== INSTRUCTIONS ==
**1.** Translate this sentence from the text about the rash into Spanish: "The next day I had a follow up with my doctor and my rash was significantly better."
**2.** Please transcribe the text about the rash from "I have been" to "for the rash.".

== TEXT UNDER STUDY ==
—————

My rash was only on my upper body, in the exact pattern of a shirt.

“But still, it could be anything, there is no way to tell for sure just from looking at you. But right now, your reaction is not serious.”

And once again, that off-chance it could be something else, even with all the logic and reasoning behind two doctors, was enough to keep me scared.

The next day I had a follow up with my doctor and my rash was significantly better. She was convinced it was not a food allergy. I was still scared.

It has been 4 days since I saw my doctor. My rash continues to fade, albeit slowly. Every single night it gets a bit itchier and redder than during the day, which is apparently normal for skin irritations.

But as you guessed it, I can’t. stop. worrying.

I have been trying a new method though; I’ve been trying to talk to myself. Use logic through the illogical thoughts.

I’ve been trying to tell myself it is way too coincidental that a food allergy RANDOMLY sprung up at the exact same time new fabric softener was used and would very well account for the rash.

I’ve been trying to tell myself that my acid reflux often makes it feel like I have difficulty swallowing or a lump in my throat; that those are symptoms I have dealt with forever and have nothing to do with my rash (i.e. I can breathe just fine).

I’ve been trying to tell myself that rashes take a long time to go away – that is normal, skin irritations don’t disappear overnight and just like the doctor said, if it’s not getting WORSE, it is not something you are currently reacting to.

—————

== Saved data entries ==
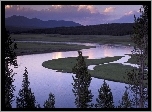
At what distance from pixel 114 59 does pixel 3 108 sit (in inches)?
1313

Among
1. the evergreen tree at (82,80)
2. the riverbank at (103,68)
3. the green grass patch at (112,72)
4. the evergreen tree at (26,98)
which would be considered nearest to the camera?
the evergreen tree at (26,98)

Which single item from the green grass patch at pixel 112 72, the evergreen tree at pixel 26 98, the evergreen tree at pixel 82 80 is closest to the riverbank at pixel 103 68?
the green grass patch at pixel 112 72

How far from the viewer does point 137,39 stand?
1046 centimetres

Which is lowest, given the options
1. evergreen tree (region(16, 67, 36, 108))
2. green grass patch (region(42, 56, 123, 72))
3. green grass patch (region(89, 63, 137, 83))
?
evergreen tree (region(16, 67, 36, 108))

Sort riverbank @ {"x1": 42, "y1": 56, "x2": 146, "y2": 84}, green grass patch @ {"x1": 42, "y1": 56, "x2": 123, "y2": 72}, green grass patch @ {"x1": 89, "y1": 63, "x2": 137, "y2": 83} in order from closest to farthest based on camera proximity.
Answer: green grass patch @ {"x1": 89, "y1": 63, "x2": 137, "y2": 83} < riverbank @ {"x1": 42, "y1": 56, "x2": 146, "y2": 84} < green grass patch @ {"x1": 42, "y1": 56, "x2": 123, "y2": 72}

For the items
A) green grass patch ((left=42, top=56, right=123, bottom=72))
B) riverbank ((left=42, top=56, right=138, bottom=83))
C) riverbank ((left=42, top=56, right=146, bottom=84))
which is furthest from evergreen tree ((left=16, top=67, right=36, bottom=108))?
green grass patch ((left=42, top=56, right=123, bottom=72))

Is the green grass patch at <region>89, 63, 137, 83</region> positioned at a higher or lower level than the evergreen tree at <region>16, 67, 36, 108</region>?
higher

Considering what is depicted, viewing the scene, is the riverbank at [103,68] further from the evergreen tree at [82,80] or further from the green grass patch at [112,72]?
the evergreen tree at [82,80]

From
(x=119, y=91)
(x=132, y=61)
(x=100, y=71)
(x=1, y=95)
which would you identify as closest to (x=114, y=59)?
(x=132, y=61)

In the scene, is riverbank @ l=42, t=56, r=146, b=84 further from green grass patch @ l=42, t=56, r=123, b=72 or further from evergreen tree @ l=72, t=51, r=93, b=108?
evergreen tree @ l=72, t=51, r=93, b=108

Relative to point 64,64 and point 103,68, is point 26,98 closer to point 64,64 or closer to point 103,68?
point 103,68

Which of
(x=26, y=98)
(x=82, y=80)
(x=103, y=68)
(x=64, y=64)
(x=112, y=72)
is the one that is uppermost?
(x=64, y=64)

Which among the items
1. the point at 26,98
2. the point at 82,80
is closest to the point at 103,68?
the point at 82,80

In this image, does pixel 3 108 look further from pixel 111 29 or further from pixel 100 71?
pixel 111 29
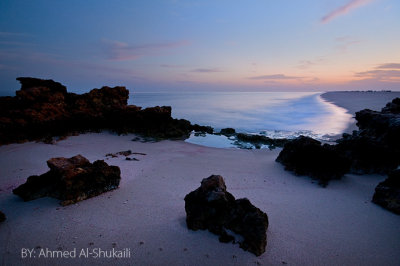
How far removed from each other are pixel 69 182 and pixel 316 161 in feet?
17.9

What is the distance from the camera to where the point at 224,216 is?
2900 mm

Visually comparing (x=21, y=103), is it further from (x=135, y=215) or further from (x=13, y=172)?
(x=135, y=215)

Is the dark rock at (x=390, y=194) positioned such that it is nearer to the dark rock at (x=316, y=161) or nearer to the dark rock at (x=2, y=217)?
the dark rock at (x=316, y=161)

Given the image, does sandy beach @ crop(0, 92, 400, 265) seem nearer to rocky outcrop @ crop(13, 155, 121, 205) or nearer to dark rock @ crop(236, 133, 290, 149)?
rocky outcrop @ crop(13, 155, 121, 205)

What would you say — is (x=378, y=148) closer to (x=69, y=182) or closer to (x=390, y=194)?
(x=390, y=194)

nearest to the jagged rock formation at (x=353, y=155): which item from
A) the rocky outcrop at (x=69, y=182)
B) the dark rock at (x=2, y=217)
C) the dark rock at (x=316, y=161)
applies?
the dark rock at (x=316, y=161)

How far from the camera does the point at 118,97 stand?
12.0 m

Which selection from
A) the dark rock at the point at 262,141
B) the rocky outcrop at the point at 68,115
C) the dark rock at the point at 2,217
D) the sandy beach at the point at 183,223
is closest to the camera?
the sandy beach at the point at 183,223

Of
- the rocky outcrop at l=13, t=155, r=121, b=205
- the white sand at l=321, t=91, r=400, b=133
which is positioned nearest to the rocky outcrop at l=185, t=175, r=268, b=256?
the rocky outcrop at l=13, t=155, r=121, b=205

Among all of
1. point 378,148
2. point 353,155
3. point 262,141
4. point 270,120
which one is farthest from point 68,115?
point 270,120

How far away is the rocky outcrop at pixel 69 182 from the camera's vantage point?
3.67 meters

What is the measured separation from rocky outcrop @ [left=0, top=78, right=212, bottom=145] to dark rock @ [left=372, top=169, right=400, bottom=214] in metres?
7.96

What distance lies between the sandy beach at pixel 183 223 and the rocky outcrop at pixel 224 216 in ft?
0.34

—————

== TASK RESULTS ==
**1.** Al día siguiente tuve una cita de seguimiento con mi doctora y mi sarpullido había mejorado significativamente.

**2.**
I have been trying a new method though; I’ve been trying to talk to myself. Use logic through the illogical thoughts.

I’ve been trying to tell myself it is way too coincidental that a food allergy RANDOMLY sprung up at the exact same time new fabric softener was used and would very well account for the rash.